Merge csvs with column headers

abh.kumar · March 4, 2015, 11:39am

hello gurus,

Somebody must have done this before, I couldn't find anything. Please redirect me if this was solved before, and if not please help.

To the problem now, I have multiple csv files (about 1000) which I need to concatenate by column header. The final file should have a superset of all columns of the csvs, and corresponding missing values should be blank.

All files are the same directory. Note the randomness and spaces in filenames.

File 2012 IBM 1

A,B,C
d1,d2,d3
d4,d5,d6

DELL2013 FILE_2

A,C,D
d12,d22,d32
d42,d52,d62

HP File 3

B,C,D,E
d22,d122,d132,
d32,d152,d262,142

My output should look like

A,B,C,D,E
d1,d2,d3,,
d4,d5,d6,,
d12,,d22,d32,
d42,,d52,d62,
,d22,d122,d132,
,d32,d152,d262,142

I can do this for files with common columns in the same order, but this cant incorporate new columns in the superfile

awk 'FNR==1 && NR!=1{next;}{print}' *.csv

Don_Cragun · March 5, 2015, 5:07am

You need to process the 1st lines of the files 1st to get a list of the headings and then process the entire files a 2nd time to print the fields in the correct order in a file with all of the headings. Some implementations of the awk utility have a nextfile command that skips the rest of the file; others don't (and, therefore, need to read each line of each file both times the file is read).

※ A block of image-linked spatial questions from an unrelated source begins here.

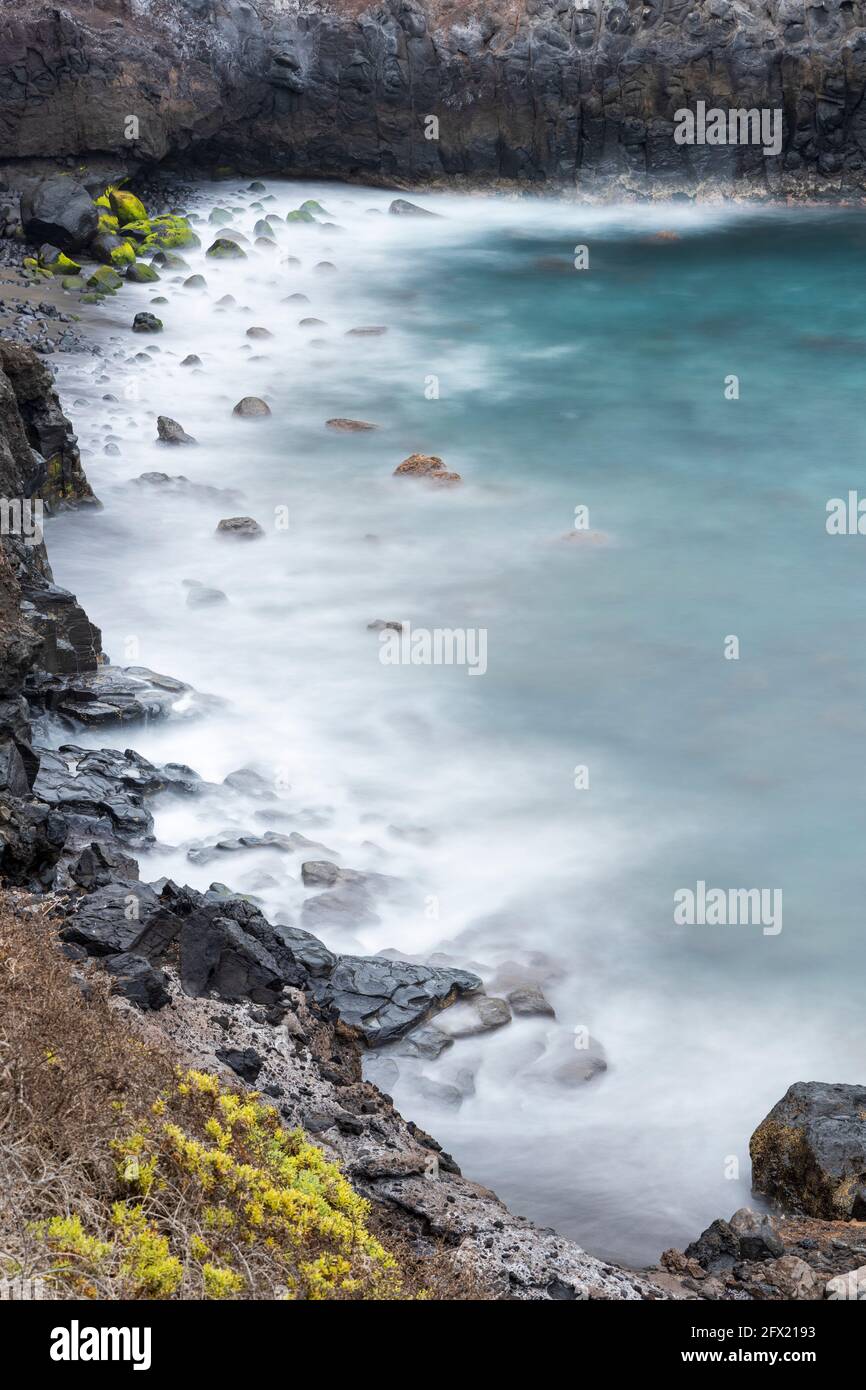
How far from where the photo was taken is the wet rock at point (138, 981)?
23.8 ft

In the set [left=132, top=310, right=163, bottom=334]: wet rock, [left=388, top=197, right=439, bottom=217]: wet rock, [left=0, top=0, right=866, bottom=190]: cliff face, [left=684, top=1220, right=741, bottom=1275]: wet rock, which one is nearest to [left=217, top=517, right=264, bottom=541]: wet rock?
[left=132, top=310, right=163, bottom=334]: wet rock

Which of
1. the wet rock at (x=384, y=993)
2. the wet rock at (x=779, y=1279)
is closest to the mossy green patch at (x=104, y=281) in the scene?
the wet rock at (x=384, y=993)

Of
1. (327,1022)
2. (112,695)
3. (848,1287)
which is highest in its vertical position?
(112,695)

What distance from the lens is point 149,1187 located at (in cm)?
505

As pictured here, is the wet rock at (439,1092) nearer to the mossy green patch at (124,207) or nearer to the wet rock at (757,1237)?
the wet rock at (757,1237)

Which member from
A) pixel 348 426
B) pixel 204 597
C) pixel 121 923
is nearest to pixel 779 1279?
pixel 121 923

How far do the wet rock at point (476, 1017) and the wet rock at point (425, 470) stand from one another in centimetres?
1018

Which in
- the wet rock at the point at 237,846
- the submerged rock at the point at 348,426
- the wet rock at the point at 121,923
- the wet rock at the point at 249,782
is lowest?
the wet rock at the point at 121,923

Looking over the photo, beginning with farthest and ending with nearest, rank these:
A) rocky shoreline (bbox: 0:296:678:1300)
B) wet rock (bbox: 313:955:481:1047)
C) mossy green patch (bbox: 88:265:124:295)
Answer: mossy green patch (bbox: 88:265:124:295) < wet rock (bbox: 313:955:481:1047) < rocky shoreline (bbox: 0:296:678:1300)

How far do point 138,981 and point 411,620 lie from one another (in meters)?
8.10

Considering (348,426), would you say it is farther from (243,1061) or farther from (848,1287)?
(848,1287)

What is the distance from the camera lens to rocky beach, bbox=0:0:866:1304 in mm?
7613

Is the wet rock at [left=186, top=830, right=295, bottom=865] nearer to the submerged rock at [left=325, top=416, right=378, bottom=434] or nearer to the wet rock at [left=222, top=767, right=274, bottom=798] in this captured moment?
the wet rock at [left=222, top=767, right=274, bottom=798]

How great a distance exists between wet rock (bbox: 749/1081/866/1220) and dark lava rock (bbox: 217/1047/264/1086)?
2946 mm
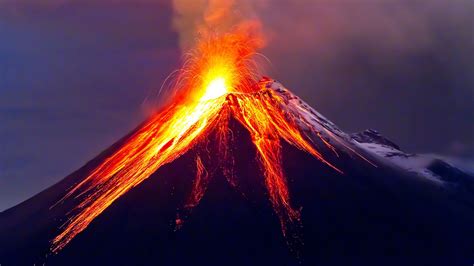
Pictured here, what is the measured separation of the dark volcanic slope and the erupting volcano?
0.10 meters

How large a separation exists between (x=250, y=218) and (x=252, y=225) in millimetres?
652

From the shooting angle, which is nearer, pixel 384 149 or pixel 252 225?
pixel 252 225

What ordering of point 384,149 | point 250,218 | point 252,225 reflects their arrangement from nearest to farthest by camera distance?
point 252,225
point 250,218
point 384,149

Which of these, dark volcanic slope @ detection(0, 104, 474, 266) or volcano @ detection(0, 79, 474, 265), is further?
volcano @ detection(0, 79, 474, 265)

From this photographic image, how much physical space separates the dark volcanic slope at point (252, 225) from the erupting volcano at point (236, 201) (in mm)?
98

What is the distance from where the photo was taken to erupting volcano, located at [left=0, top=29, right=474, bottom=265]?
5766cm

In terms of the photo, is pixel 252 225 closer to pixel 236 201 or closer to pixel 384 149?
pixel 236 201

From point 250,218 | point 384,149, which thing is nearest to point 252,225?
point 250,218

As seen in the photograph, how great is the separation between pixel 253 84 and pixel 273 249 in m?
22.6

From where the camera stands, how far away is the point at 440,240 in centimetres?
6425

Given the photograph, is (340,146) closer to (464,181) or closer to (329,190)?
(329,190)

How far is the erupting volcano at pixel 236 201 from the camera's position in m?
57.7

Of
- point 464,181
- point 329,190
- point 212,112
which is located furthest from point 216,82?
point 464,181

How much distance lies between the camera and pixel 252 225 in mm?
58844
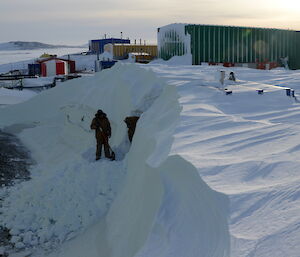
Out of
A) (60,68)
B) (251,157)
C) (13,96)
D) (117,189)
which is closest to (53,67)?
(60,68)

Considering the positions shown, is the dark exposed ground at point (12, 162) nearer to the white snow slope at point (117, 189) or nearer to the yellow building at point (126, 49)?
the white snow slope at point (117, 189)

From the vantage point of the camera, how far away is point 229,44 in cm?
2208

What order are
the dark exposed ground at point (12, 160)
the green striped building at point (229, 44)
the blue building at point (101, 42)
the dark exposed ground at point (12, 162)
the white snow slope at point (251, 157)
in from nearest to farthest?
the white snow slope at point (251, 157) → the dark exposed ground at point (12, 162) → the dark exposed ground at point (12, 160) → the green striped building at point (229, 44) → the blue building at point (101, 42)

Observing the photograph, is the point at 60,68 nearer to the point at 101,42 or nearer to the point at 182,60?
the point at 182,60

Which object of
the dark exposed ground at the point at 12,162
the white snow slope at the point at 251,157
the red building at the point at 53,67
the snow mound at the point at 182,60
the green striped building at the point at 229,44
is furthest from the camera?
the red building at the point at 53,67

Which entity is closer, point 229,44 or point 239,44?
point 229,44

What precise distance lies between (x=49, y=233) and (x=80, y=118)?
7.24 m

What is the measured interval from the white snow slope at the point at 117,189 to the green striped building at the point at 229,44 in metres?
7.18

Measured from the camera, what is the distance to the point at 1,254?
6441 millimetres

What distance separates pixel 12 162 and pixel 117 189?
4.36 m

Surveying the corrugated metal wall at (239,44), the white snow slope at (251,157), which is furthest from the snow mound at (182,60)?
the white snow slope at (251,157)

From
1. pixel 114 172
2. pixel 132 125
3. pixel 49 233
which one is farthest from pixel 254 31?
pixel 49 233

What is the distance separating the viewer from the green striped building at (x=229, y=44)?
21.1m

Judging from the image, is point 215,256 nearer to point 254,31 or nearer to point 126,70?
point 126,70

With your sample files, the difference won't be noticed; but with large files, implementations with nextfile will run faster.

You said your sample input files were named 2012 IBM 1 , DELL2013 FILE_2 , and HP File 3 , but your sample code processes files with names ending with .csv . The following awk script assumes your sample input filenames are really 2012 IBM 1.csv , DELL2013 FILE_2.csv , and HP File 3.csv . Note that if you redirect the output of this script and you place the output in the same directory in which your input files are located you must not create the output file with a name ending in .csv .

awk '
BEGIN {	FS = OFS = ","
}
FNR == 1 {
	if(!(FILENAME in files)) {
		# This is the 1st time we have seen this file, print extra
		# heading names to the output header line and add new fields
		# from this file to headings list...
		for(i = 1; i <= NF; i++)
			if(!($i in h)) {
				printf("%s%s", nh ? "," : "", $i)
				h[$i] = ++nh
			}
		files[FILENAME]
		if(file1 == "")
			file1 = FILENAME
		# If your version of awk does not have a "nextfile" command,
		# comment out the "nextfile" line below AND uncomment every
		# line after this line containing the string "flushfile".
		nextfile
		# flushfile = 1
	} else {
		# This is the 2nd time we have seen this file.  Set the output
		# field positions for fields in this file...
		# Clear hf[]...
		split("", hf, "")
		for(i = 1; i <= NF; i++)
			hf[h[$i]] = i
		# Get output field order for this file...
		for(i = 1; i <= nh; i++) {
			of = hf
		}
		# If this is the 2nd time we have seen the 1st file in the list,
		# teminate the output file heading line...
		if(file1 == FILENAME)
			print ""
		# flushfile = 0
	}
	next
}
# flushfile { next }	# Flush lines 2 to the end of the file the 1st time we
			# see this file on systems that do not have an awk
			# "nextfile" command.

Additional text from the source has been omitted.